Supplied text
· · · · ·

I caught a severe cold from my friend and have been making strange noises (read: like a frog during mating season) for almost a week now and no amount of milk with turmeric powder and pepper has made it any better. I have become the butt of so many jokes that my room mates are planning to publish a collection of such instances.
The house I stay in is a big one divided into 6 portions – 3 in the ground floor, 2 in the first floor and 1 in the 2nd floor. I and my friends live in the ground floor. One of the other houses in the ground floor is occupied by 6 Telugu-speaking guys (hereafter referred to as the “guys”) and the other ground floor house has a Bengali husband and wife (21 yr old girl, just married, can speak only Bengali, no English, butler Hindi). The house owner stays in one of the first floor portions. The motor switch is inside the owner’s house and my owner aunty has a big problem with her hearing (she has a hearing-aid, but I have never seen her using it).

· · · · ·

Material shown
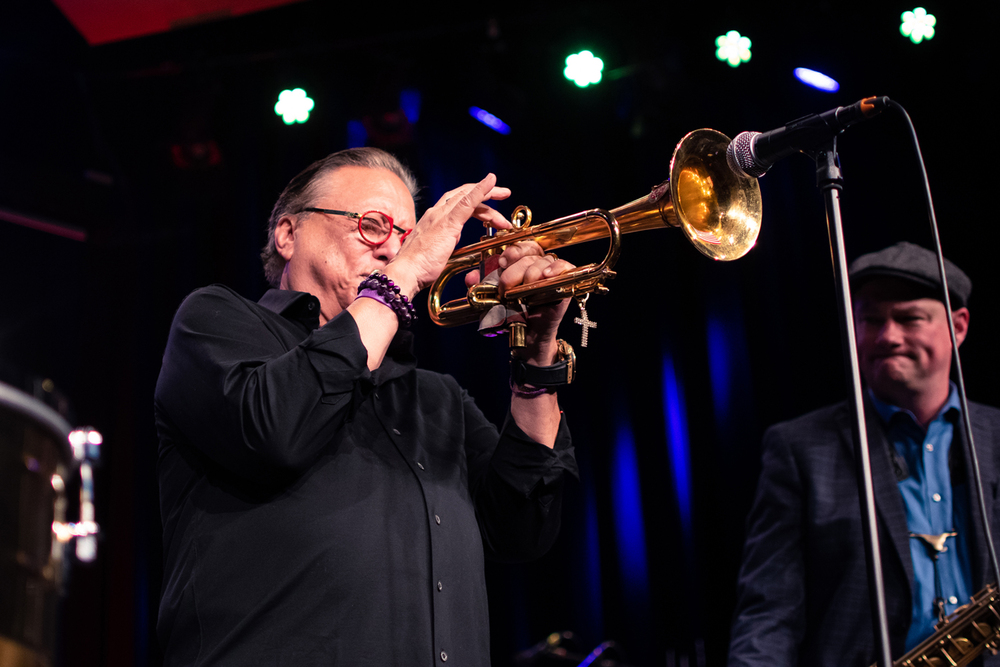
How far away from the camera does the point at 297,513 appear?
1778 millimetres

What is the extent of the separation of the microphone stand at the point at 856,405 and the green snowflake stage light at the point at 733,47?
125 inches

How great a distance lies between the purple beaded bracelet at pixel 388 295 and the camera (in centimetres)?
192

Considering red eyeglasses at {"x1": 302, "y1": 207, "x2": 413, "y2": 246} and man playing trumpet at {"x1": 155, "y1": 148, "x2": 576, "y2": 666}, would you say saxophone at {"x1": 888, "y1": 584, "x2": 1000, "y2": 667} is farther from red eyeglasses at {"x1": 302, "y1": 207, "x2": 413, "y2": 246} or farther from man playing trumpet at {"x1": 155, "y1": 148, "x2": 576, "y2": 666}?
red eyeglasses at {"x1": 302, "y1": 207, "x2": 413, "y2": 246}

· · · · ·

In the passage about the cold and the shared house, rewrite the part that opens with "I caught a severe" and closes with "of such instances.", putting "crow" in place of "frog".

I caught a severe cold from my friend and have been making strange noises (read: like a crow during mating season) for almost a week now and no amount of milk with turmeric powder and pepper has made it any better. I have become the butt of so many jokes that my room mates are planning to publish a collection of such instances.